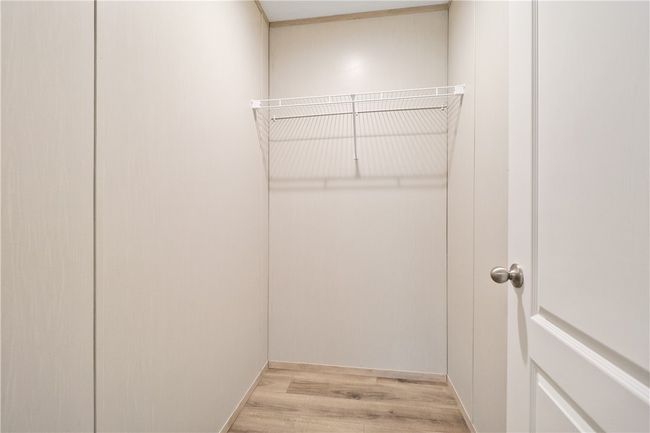 Walk in closet with wood finished floors | Image 20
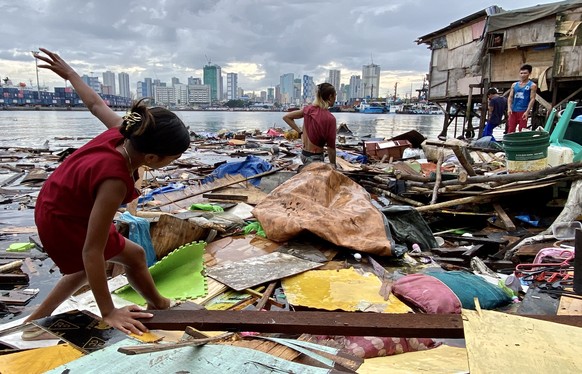 epa10894923 Villagers gather belongings after a storm surge caused by an approaching typhoon destroyed their homes, in a coastal village in Manila, Philippines, October 2, 2023. The Philipp...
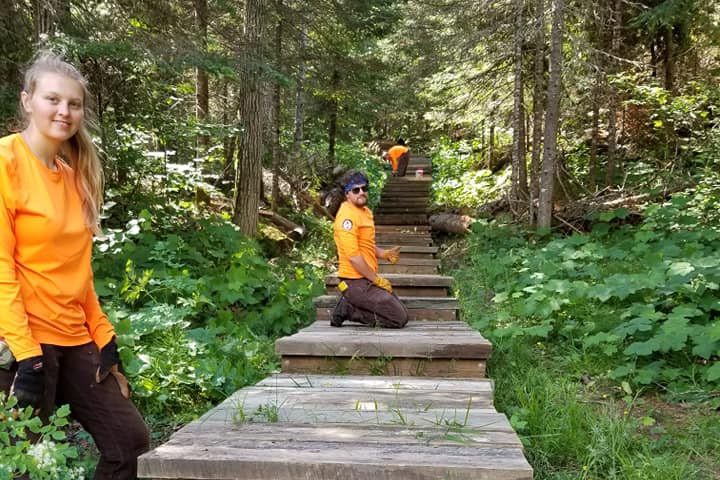 Service corps crew members pose on a newly constructed wooden trail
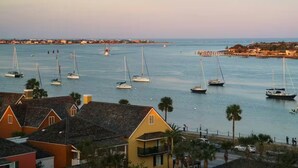Un pueblo costero con barcos de vela amarrados a lo largo de la orilla, con edificios residenciales y un muelle que se adentra en el mar.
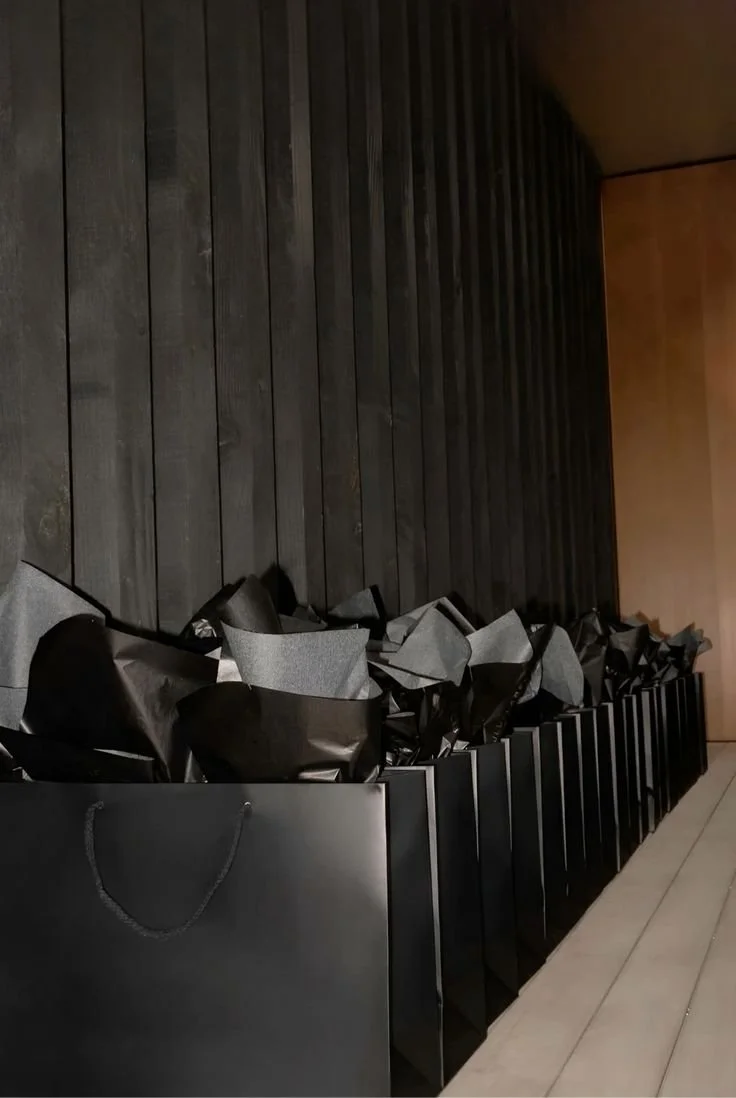 Vários sacos pretos e cinzas em bolsas de papel preto empilhados ao lado de uma parede de madeira escura.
★ ★ ★ ★ ★
WHAT IS REQUIRED:
Rewrite all of the records above, replacing "wooden" with "timber" and keeping everything else unchanged. Leave the pictures out of your answer.

WRITTEN SOLUTION:
 Walk in closet with wood finished floors | Image 20
 epa10894923 Villagers gather belongings after a storm surge caused by an approaching typhoon destroyed their homes, in a coastal village in Manila, Philippines, October 2, 2023. The Philipp...
 Service corps crew members pose on a newly constructed timber trail
Un pueblo costero con barcos de vela amarrados a lo largo de la orilla, con edificios residenciales y un muelle que se adentra en el mar.
 Vários sacos pretos e cinzas em bolsas de papel preto empilhados ao lado de uma parede de madeira escura.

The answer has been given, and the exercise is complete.